Text block -
[Start of Attachment]
In this month’s Lead the Change interview, Jordon Corson shares his research on how education systems can be transformed to reflect the experiences of students with diverse backgrounds and work towards goals of liberation. Many of his reflections are captured in his latest book, Reconceptualizing Education for Newcomer Students (Teachers College Press, 2023). Corson is an assistant professor of education and affiliated faculty member of the M.A. in Holocaust and Genocide Studies at Stockton University. He is also a co-author with Thomas Hatch and Sarah Gerth van den Berg of The Education We Need for a Future We Can’t Predict (Corwin, 2021). The LtC series is produced by Alex Lamb and colleagues from the Educational Change Special Interest Group of the American Educational Research Association. A pdf of the fully formatted interview is available on the LtC website.
Lead the Change: The 2024 AERA theme is “Dismantling Racial Injustice and Constructing Educational Possibilities: A Call to Action.” This theme charges researchers and practitioners with confronting racial injustice directly while imagining new possibilities for liberation. The call urges scholars to look critically at our global past and look with hope and radicalism towards the future of education. What specific responsibility do educational change scholars have in this space? What steps are you taking to heed this call?
[End of Attachment]
Data shown -
[Start of Attachment]
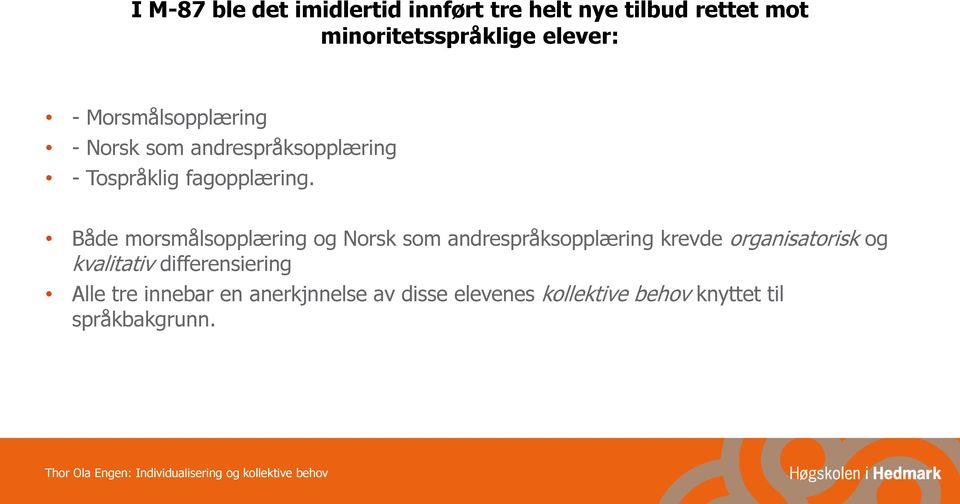 Både morsmålsopplæring og Norsk som andrespråksopplæring krevde organisatorisk og kvalitativ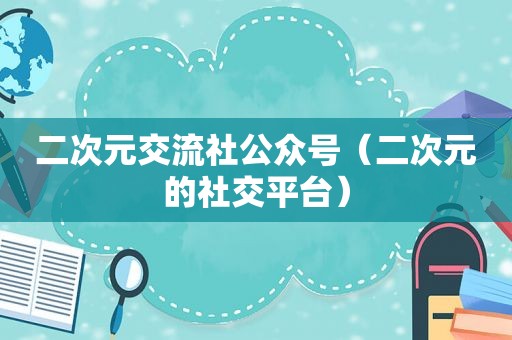 二次元交流社公众号（二次元的社交平台）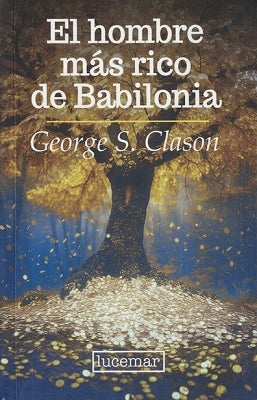 EL HOMBRE MAS RICO DE BABILONIA
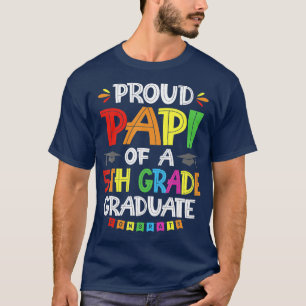 stolt papi för 5:e Klass-Studenten-klassen T Shirt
[End of Attachment]
What needs to be done - Copy the interview text again, beginning at the words "Lead the Change: The" and stopping after "heed this call?", and swap "practitioners" for "teachers". The lines above stand apart from the interview text and are separate material.

Task answer -
Lead the Change: The 2024 AERA theme is “Dismantling Racial Injustice and Constructing Educational Possibilities: A Call to Action.” This theme charges researchers and teachers with confronting racial injustice directly while imagining new possibilities for liberation. The call urges scholars to look critically at our global past and look with hope and radicalism towards the future of education. What specific responsibility do educational change scholars have in this space? What steps are you taking to heed this call?